The entity indicates that it is working on the implementation of other options in ATMs and other electronic payment channels, “so that the National Payment System has operations with the new exchange rate incorporated.”

The Cuban regime announced on August 3 that it would begin the following day to buy foreign currency, including dollars in cash, but that for the time being they would not sell it to the population.

The minister of the Central Bank of Cuba, Marta Wilson González, specified that the dollars would be bought at 120 Cuban pesos.

after this ad Cubans were quick to express their disapproval on social media.

“How will the currencies and MLCs be put to us now for those of us who need to buy them in the ‘informal market’ in order to later be able to buy them in the MLC stores (which, by the way, is still the only market in which today we can acquire something we need)”, asked on facebook the writer Nelson Simón, president of the UNEAC in Pinar del Río.

“Have they thought of us, the consumers?”, he also questioned.

“If the bank does not sell foreign currency, we will all have to go to the informal market. Necessity will cause the price of foreign exchange in the ‘informal market’ to skyrocket above the rate set by the bank,” he added.

For his part, the user Mayito Sánchez performed the following analysis: “The idea would be that if I enter Cuba with 100 dollars, the government will give me 12,000 pesos, right? So the street people would have to give me at least 15,000 or 20,000 for me to go with them. I would have to risk being scammed on the street, looking for someone who wants to haggle with me. It is easier for me at the airport or at Cadeca to sell them at 120”.

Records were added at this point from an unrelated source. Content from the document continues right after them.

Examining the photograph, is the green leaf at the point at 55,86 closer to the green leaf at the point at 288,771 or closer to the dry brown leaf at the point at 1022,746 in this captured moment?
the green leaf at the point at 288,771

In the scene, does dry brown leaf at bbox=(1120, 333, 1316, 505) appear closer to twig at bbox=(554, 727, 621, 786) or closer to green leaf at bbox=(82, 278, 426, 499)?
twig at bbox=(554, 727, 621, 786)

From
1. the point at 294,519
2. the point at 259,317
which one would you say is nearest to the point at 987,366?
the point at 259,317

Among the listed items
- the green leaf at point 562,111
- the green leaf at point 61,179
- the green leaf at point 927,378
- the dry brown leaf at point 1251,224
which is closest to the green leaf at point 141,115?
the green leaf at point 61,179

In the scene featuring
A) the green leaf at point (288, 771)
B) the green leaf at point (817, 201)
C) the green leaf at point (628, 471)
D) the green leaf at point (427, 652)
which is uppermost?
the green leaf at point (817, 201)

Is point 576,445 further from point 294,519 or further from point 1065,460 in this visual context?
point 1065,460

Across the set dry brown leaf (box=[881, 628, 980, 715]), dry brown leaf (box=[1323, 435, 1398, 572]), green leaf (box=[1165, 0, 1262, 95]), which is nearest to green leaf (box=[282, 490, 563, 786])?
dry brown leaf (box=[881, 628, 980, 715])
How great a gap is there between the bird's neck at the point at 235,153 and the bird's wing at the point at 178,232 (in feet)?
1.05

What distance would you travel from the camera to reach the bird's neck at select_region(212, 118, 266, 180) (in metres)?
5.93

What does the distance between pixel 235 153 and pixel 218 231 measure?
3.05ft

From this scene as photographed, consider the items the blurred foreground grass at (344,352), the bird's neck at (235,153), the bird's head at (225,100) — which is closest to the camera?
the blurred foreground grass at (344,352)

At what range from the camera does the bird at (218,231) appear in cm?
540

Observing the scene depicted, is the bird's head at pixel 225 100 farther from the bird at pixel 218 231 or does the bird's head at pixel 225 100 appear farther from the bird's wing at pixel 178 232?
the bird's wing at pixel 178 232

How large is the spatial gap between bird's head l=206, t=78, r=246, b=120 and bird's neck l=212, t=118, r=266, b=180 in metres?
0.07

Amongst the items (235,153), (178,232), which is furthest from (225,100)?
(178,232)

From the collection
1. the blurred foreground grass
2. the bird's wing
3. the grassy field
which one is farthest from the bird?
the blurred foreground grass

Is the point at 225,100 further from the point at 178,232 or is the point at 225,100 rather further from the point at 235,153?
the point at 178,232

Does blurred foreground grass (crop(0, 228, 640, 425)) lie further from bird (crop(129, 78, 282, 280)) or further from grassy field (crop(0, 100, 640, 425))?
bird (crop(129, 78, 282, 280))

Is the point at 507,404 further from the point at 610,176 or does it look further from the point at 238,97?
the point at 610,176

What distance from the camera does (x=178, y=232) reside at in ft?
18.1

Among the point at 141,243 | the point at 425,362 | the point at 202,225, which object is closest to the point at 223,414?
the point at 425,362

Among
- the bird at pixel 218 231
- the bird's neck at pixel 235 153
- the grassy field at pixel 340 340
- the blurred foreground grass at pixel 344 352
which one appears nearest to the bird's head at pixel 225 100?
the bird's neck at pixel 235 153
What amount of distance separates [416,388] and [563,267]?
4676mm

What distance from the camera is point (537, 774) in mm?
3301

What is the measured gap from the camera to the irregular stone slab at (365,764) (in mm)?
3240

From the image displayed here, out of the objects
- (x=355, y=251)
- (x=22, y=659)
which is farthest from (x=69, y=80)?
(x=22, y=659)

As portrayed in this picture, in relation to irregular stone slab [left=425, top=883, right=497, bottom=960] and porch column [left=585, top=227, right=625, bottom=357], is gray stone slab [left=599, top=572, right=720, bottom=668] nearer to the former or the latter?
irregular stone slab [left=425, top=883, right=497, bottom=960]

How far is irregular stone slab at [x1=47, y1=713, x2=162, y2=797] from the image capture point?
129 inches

“Those who want to buy me on the street, who are the needy, spend a thousand and one nights to collect a little money in CUP to reach 120. Will they be able to collect more money to motivate me to sell them to them?” he asked.

While José Luis Gutierrez Carballo opined that the measure reaffirmed the state of bankruptcy of the Cuban economy. Just as he questioned: “If the regime is going to buy at 120 and not sell; How much will those who need thousands of dollars to emigrate have to buy it for?